Fermate i frammenti di vetro: perché un po’ di calore può fare la differenza nella tagliatura del vetro
Tagliare il vetro significa, in sostanza, lottare contro le tensioni che si creano durante il processo di taglio. Quando una lama fredda entra in contatto con una lastra di vetro fredda, si crea uno shock per il sistema. È proprio in questi momenti che si formano quei fastidiosi frammenti di vetro o quelle rotture ai bordi della lastra, rovinando così un pezzo di vetro perfettamente integro.
Il trucco per risolvere questo problema è l’uso di radiazioni infrarosse per preriscaldare la superficie del vetro, prima ancora che la lama la tocchi. La logica è semplice: il vetro non trasferisce bene il calore. Se lo si taglia a temperatura ambiente, tutta quella tensione si accumula lungo la linea di taglio.

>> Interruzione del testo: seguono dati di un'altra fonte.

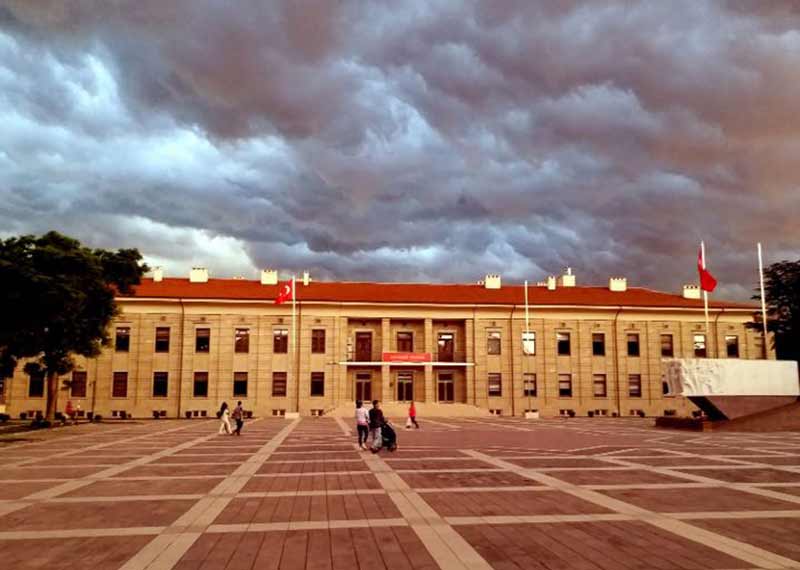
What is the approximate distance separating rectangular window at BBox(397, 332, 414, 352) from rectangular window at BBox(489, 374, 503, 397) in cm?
759

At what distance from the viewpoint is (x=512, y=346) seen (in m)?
58.6

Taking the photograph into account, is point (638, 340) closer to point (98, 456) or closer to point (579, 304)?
point (579, 304)

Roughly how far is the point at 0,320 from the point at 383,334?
108ft

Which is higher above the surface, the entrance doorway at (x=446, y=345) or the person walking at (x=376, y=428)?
the entrance doorway at (x=446, y=345)

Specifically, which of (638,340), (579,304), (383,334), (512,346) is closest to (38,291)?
(383,334)

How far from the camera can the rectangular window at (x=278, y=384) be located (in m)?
55.8

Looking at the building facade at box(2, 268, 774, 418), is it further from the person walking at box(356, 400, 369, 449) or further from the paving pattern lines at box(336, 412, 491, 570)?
the paving pattern lines at box(336, 412, 491, 570)

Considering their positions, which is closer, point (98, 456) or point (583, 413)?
point (98, 456)

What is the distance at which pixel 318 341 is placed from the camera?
187 feet

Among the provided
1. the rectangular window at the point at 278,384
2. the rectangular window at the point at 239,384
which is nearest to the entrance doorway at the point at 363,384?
the rectangular window at the point at 278,384

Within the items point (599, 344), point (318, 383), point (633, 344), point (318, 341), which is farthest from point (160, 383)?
point (633, 344)

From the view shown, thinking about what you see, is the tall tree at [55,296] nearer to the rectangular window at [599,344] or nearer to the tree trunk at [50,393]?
the tree trunk at [50,393]

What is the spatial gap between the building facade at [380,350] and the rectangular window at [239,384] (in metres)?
0.13

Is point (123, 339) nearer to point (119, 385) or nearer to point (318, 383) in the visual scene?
point (119, 385)
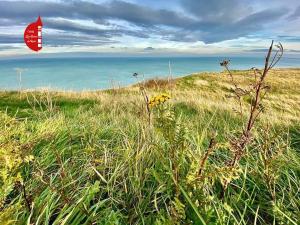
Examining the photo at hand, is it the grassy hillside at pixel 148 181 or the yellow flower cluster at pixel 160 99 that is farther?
the grassy hillside at pixel 148 181

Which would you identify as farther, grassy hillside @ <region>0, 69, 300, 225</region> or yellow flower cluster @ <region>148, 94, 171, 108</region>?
grassy hillside @ <region>0, 69, 300, 225</region>

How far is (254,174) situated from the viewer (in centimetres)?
430

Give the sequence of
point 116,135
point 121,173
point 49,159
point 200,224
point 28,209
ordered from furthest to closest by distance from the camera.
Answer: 1. point 116,135
2. point 49,159
3. point 121,173
4. point 28,209
5. point 200,224

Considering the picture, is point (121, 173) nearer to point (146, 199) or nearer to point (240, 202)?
point (146, 199)

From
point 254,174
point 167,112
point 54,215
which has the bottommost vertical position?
point 54,215

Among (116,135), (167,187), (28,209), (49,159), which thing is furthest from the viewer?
(116,135)

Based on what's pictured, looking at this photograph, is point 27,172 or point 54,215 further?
point 27,172

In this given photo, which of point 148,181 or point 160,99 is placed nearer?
point 160,99

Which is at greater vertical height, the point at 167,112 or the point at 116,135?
the point at 167,112

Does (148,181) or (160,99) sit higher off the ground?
(160,99)

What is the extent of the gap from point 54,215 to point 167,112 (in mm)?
1559

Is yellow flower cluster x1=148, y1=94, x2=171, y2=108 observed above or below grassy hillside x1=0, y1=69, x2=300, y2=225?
above

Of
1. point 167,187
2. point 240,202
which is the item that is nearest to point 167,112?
point 167,187

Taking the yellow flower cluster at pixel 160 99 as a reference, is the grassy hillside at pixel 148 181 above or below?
below
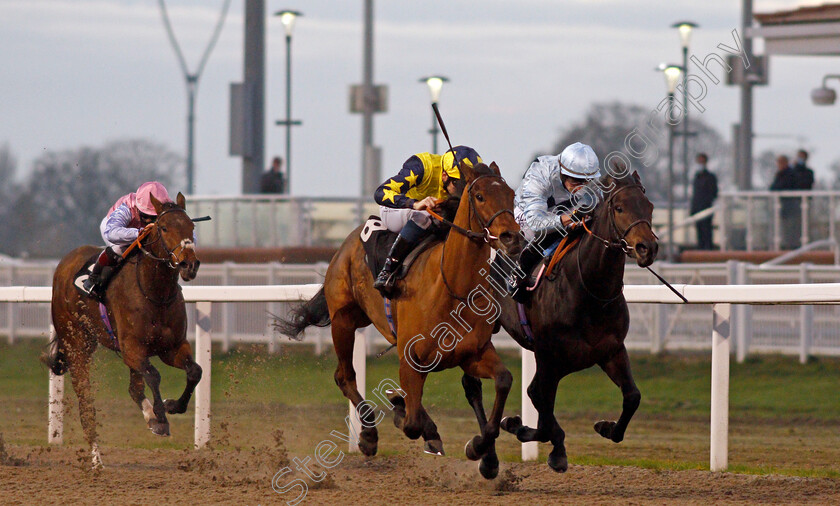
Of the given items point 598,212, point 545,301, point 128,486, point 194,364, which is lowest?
point 128,486

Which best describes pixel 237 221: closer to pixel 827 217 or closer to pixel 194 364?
pixel 827 217

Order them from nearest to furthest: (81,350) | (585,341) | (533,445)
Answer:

Con l’uso di radiazioni infrarosse, invece, la superficie diventa più “rilassata”, rendendo il processo di taglio più efficace.
Tuttavia, non si può semplicemente esporre il vetro a un calore eccessivo. C’è un equilibrio da trovare: se la temperatura è troppo bassa, si continuano comunque a formare frammenti di vetro; se invece è troppo alta, si rischia lo shock termico o la deformazione della lastra stessa. È quindi necessario trovare il giusto equilibrio.
Poi c’è il riflettore: se si utilizza soltanto una lampada a raggi infrarossi, il calore viene distribuito in tutte le direzioni. Metà di quell’energia finisce per riscaldare il telaio macchina, il che è uno spreco totale. Per questo motivo si utilizzano riflettori rivestiti d’oro o in alluminio lucido: essi rimandano il calore direttamente sul vetro. In questo modo, il fascio di calore viene concentrato esattamente dove è necessario, cioè sulla linea di taglio. Questo permette di ridurre i tempi di preparazione e di ottenere una temperatura più costante. Se i riflettori si danneggiano o si ossidano, si creano delle “zone fredde” sul vetro… e proprio lì ricominciano a formarsi i frammenti di vetro.
Naturalmente, ci sono dei compromessi da accettare: il preriscaldamento ad alta intensità funziona, ma può trasformare il locale di lavoro in un forno, se non si fa attenzione. È necessario regolare la potenza della lampada e la velocità del nastro trasportatore fino a trovare il giusto equilibrio. Se si aumenta troppo la potenza per evitare la formazione di frammenti, si rischia di surriscaldare il vetro. Inoltre, è necessario disporre di un sistema di raffreddamento e di ventilazione in grado di gestire quel calore, altrimenti si rischiano danni agli elementi elettronici presenti nella macchina.